Loaded config file /Users/shanth/src/github.com/Shopify/vitess/go/cmd/vttablet/main/tablet-config.yaml successfully:
consolidator: enable
consolidatorStreamQuerySize: 2097152
consolidatorStreamTotalSize: 134217728
gracePeriods: {}
healthcheck:
  degradedThresholdSeconds: 30s
  intervalSeconds: 20s
  unhealthyThresholdSeconds: 2h0m0s
hotRowProtection:
  maxConcurrency: 5
  maxGlobalQueueSize: 1000
  maxQueueSize: 20
  mode: disable
messagePostponeParallelism: 4
olap:
  txTimeoutSeconds: 30s
olapReadPool:
  idleTimeoutSeconds: 30m0s
  size: 200
oltp:
  maxRows: 10000
  queryTimeoutSeconds: 30s
  txTimeoutSeconds: 30s
oltpReadPool:
  idleTimeoutSeconds: 30m0s
  maxWaiters: 5000
  size: 16
queryCacheDoorkeeper: true
queryCacheMemory: 33554432
replicationTracker:
  heartbeatIntervalSeconds: 250ms
  mode: disable
rowStreamer:
  maxInnoDBTrxHistLen: 1000000
  maxMySQLReplLagSecs: 43200
schemaChangeReloadTimeout: 30s
schemaReloadIntervalSeconds: 30m0s
signalWhenSchemaChange: true
streamBufferSize: 32768
txPool:
  idleTimeoutSeconds: 30m0s
  maxWaiters: 5000
  size: 20
  timeoutSeconds: 1s

Particularly, note how schemaChangeReloadTimeout is not present as a config variable in v19 after unmarshaling.

Binary Version

Testing on v19.0.4 and v18.0.5

Operating System and Environment details

N/A

Log Fragments

No response

mattlord commented 4 months ago

Hi @shanth96!

I believe this behavior change is coming from: https://github.com/vitessio/vitess/pull/14733

Specifically here, as the value is an empty string after reading the empty config file: https://github.com/vitessio/vitess/pull/14733/files#diff-ee5ffc675b719e69de7147068ab4ecf03f6d5db91a000d212a30f8ce61544691R424-R431

That is still in place on main: https://github.com/vitessio/vitess/blob/2e009e3e1d7a84b071926c18ad951f305ebf4cf9/go/vt/vttablet/tabletserver/tabletenv/config.go#L413-L420

on main:

❯ vttablet --version
vttablet version Version: 21.0.0-SNAPSHOT (Git revision 8a59865817029578efcac98abf1a502150d572c9 branch 'main') built on Mon Jul 15 19:04:54 EDT 2024 by matt@pslord.local using go1.22.5 darwin/arm64

❯ cat /tmp/tablet-config.yml
consolidator: enable

❯ cat bugtest.go
package main

import (
    "fmt"
    "os"

    "vitess.io/vitess/go/vt/vttablet/tabletserver/tabletenv"
    "vitess.io/vitess/go/yaml2"
)

var tabletConfig = "/tmp/tablet-config.yml"

func main() {
    config := tabletenv.NewDefaultConfig()
    gotBytes, _ := yaml2.Marshal(config)
    fmt.Printf("Config before unmarshaling:\n%s", gotBytes)
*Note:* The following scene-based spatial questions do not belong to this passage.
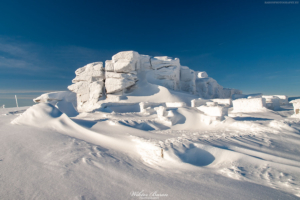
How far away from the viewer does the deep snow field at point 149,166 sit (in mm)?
2555

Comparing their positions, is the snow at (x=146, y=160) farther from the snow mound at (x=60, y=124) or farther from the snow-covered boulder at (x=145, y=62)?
the snow-covered boulder at (x=145, y=62)

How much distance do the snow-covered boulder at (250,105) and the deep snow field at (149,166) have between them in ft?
16.5

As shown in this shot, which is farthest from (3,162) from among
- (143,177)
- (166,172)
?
(166,172)

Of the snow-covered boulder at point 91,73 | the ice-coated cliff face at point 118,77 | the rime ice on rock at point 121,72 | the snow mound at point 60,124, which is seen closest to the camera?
the snow mound at point 60,124

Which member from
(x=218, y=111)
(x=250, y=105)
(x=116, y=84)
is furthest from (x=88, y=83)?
(x=250, y=105)

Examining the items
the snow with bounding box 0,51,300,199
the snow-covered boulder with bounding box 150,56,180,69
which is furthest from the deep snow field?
the snow-covered boulder with bounding box 150,56,180,69

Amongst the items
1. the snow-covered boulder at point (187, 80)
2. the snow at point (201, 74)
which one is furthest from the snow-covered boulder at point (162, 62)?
the snow at point (201, 74)

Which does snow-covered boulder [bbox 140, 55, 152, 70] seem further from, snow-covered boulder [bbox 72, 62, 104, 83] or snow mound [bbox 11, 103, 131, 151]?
snow mound [bbox 11, 103, 131, 151]

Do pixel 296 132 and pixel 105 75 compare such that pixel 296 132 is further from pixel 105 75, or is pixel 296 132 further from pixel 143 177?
pixel 105 75

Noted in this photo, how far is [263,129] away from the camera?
561 cm

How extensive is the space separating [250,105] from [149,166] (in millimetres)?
9964

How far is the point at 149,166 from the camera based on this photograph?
345 cm

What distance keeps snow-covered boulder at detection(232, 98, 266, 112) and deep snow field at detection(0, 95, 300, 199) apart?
5032 mm

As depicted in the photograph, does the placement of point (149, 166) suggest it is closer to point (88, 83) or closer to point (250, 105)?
point (250, 105)
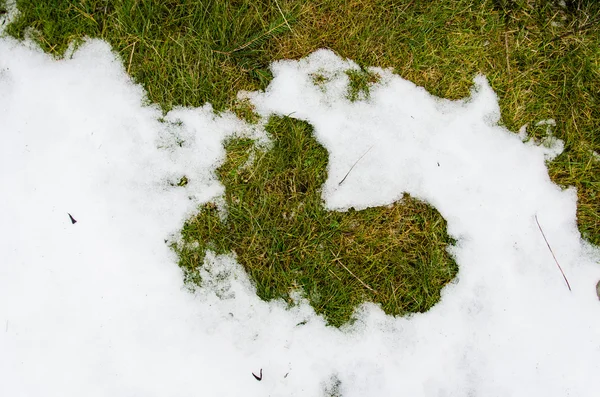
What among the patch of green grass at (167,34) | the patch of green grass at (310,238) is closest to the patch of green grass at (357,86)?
the patch of green grass at (310,238)

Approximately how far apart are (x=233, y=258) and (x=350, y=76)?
107cm

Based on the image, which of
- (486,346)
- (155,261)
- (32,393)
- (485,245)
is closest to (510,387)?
(486,346)

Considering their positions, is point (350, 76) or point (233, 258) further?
point (350, 76)

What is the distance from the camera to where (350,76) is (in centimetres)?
214

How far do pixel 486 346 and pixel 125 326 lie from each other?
1699 millimetres

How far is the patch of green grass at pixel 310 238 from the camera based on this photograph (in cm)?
203

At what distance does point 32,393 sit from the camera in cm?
191

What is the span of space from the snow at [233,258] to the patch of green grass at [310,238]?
0.21 ft

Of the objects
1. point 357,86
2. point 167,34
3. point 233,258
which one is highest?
point 167,34

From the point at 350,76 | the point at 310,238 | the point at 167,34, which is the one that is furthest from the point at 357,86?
A: the point at 167,34

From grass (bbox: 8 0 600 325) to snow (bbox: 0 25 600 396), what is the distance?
0.07 metres

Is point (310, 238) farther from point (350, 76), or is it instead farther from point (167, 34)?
point (167, 34)

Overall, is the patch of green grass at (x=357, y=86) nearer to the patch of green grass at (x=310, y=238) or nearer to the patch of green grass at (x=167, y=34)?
the patch of green grass at (x=310, y=238)

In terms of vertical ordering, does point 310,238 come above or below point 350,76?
below
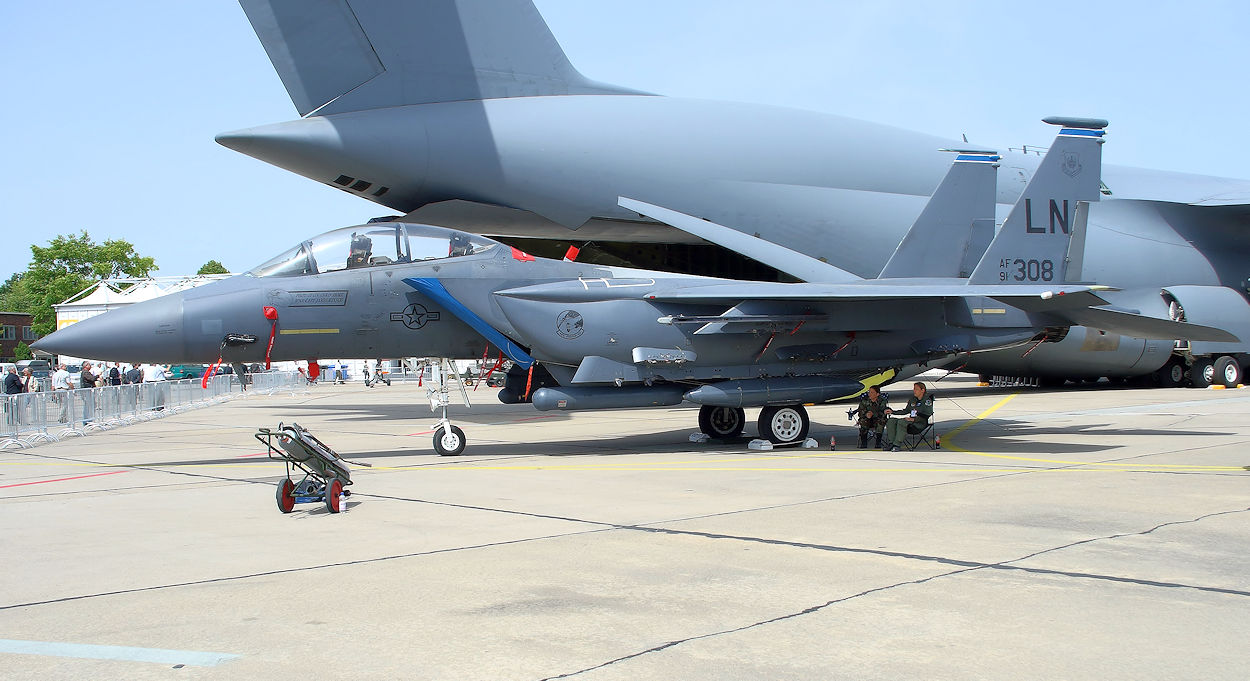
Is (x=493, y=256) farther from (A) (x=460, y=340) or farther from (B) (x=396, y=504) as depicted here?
(B) (x=396, y=504)

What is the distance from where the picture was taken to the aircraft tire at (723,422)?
12695 millimetres

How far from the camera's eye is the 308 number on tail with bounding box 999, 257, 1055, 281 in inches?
515

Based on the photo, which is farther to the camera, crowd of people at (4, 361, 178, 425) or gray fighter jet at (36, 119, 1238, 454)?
crowd of people at (4, 361, 178, 425)

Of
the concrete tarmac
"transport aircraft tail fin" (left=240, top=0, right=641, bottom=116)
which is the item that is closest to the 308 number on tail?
the concrete tarmac

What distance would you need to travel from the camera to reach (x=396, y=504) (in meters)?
7.42

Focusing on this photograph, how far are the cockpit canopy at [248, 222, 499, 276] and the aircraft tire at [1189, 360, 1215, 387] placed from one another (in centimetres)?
2051

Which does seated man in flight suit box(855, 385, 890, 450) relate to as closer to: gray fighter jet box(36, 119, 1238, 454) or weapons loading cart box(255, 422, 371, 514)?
gray fighter jet box(36, 119, 1238, 454)

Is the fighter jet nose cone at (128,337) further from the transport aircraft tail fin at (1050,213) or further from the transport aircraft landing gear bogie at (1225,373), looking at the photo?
the transport aircraft landing gear bogie at (1225,373)

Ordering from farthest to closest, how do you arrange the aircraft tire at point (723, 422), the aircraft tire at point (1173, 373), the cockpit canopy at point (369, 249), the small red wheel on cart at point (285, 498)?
the aircraft tire at point (1173, 373)
the aircraft tire at point (723, 422)
the cockpit canopy at point (369, 249)
the small red wheel on cart at point (285, 498)

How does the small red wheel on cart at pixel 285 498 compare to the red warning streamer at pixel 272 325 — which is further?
the red warning streamer at pixel 272 325

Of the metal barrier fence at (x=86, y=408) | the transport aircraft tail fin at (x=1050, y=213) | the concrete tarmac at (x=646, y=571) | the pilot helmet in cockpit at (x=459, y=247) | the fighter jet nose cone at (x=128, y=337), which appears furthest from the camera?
the metal barrier fence at (x=86, y=408)

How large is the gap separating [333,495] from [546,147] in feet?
34.9

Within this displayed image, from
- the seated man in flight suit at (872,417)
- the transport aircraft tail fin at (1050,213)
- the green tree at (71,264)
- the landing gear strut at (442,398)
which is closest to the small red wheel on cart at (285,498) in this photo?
the landing gear strut at (442,398)

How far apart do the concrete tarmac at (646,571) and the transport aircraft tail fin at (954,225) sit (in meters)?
4.20
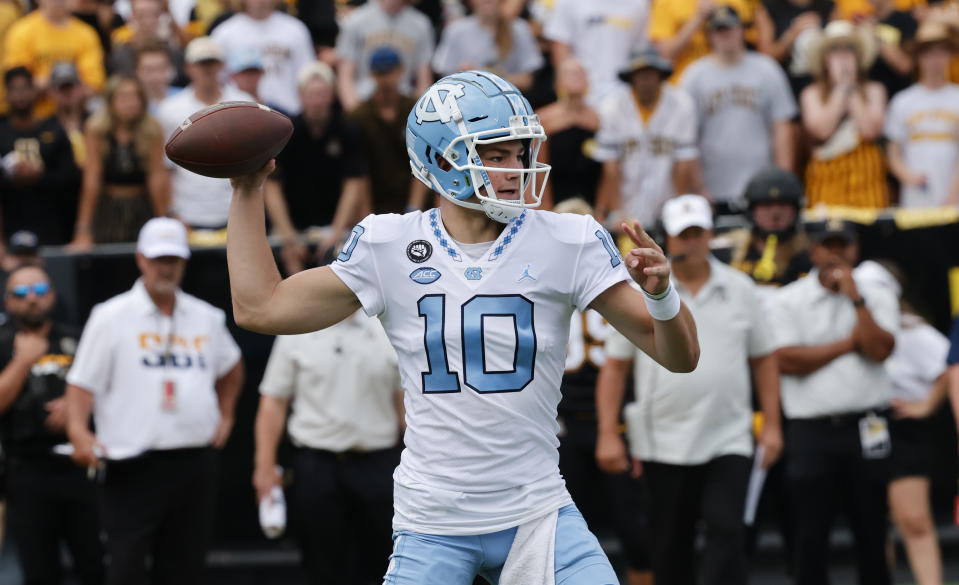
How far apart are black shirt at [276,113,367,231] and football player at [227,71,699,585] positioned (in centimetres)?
531

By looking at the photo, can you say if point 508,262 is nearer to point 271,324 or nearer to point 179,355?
point 271,324

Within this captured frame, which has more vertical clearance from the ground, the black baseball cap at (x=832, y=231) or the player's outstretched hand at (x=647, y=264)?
the black baseball cap at (x=832, y=231)

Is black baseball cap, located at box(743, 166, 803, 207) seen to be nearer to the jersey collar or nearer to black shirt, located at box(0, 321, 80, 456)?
black shirt, located at box(0, 321, 80, 456)

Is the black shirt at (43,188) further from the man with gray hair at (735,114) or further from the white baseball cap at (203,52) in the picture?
the man with gray hair at (735,114)

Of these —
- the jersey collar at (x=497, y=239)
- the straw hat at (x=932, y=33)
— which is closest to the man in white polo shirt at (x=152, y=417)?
the jersey collar at (x=497, y=239)

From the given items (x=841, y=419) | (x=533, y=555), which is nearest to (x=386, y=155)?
(x=841, y=419)

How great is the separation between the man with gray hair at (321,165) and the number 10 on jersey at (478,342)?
5.30 m

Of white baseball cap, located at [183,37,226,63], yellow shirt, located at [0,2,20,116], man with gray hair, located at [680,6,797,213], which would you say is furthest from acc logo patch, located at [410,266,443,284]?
yellow shirt, located at [0,2,20,116]

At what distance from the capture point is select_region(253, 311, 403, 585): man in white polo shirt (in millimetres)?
7398

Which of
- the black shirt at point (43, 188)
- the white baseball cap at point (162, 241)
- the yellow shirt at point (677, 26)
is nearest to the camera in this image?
the white baseball cap at point (162, 241)

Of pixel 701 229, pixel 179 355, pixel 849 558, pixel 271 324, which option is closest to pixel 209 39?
pixel 179 355

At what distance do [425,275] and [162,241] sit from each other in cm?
356

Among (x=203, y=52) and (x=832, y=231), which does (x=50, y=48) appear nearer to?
(x=203, y=52)

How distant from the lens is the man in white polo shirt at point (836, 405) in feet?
23.8
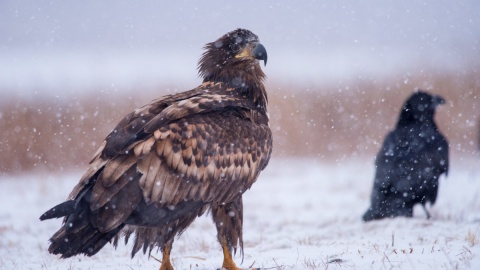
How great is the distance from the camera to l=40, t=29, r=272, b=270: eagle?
4246 mm

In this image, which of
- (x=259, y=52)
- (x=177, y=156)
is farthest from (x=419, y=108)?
(x=177, y=156)

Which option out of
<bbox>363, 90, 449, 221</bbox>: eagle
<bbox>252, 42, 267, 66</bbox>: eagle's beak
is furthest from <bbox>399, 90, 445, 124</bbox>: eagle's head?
<bbox>252, 42, 267, 66</bbox>: eagle's beak

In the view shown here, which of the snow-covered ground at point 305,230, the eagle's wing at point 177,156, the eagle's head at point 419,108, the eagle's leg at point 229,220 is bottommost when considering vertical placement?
the snow-covered ground at point 305,230

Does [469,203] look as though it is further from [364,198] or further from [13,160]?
[13,160]

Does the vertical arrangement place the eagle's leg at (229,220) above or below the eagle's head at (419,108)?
below

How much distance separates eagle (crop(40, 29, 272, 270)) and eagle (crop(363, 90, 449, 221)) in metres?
3.92

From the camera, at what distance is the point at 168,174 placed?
450 cm

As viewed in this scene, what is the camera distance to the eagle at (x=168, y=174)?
4.25 m

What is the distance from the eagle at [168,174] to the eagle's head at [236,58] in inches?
9.8

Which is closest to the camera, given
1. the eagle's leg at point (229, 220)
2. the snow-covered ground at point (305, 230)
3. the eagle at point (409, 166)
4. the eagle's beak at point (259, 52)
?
the eagle's leg at point (229, 220)

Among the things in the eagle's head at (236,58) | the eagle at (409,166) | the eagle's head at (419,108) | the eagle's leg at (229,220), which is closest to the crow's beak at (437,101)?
the eagle's head at (419,108)

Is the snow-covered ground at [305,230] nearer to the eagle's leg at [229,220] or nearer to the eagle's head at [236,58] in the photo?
the eagle's leg at [229,220]

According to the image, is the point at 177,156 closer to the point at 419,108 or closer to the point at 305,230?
the point at 305,230

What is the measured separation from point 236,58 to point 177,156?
1.58 m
    bytes, err := os.ReadFile(tabletConfig)
    if err != nil {
        panic(err)
    }
    if err := yaml2.Unmarshal(bytes, config); err != nil {
        panic(err)
    }

    gotBytes, _ = yaml2.Marshal(config)
    fmt.Printf("Loaded config file %s successfully:\n%s", tabletConfig, gotBytes)
}

❯ go run bugtest.go | grep -i reload
schemaChangeReloadTimeout: 30s
schemaReloadIntervalSeconds: 30m0s

On v18:

git checkout release-18.0
make build

❯ go run bugtest.go | grep -i reload
schemaChangeReloadTimeout: 30s
schemaReloadIntervalSeconds: 30m0s
schemaChangeReloadTimeout: 30s
schemaReloadIntervalSeconds: 30m0s
shanth96 commented 4 months ago

Hi @mattlord! Thank you for the quick fix!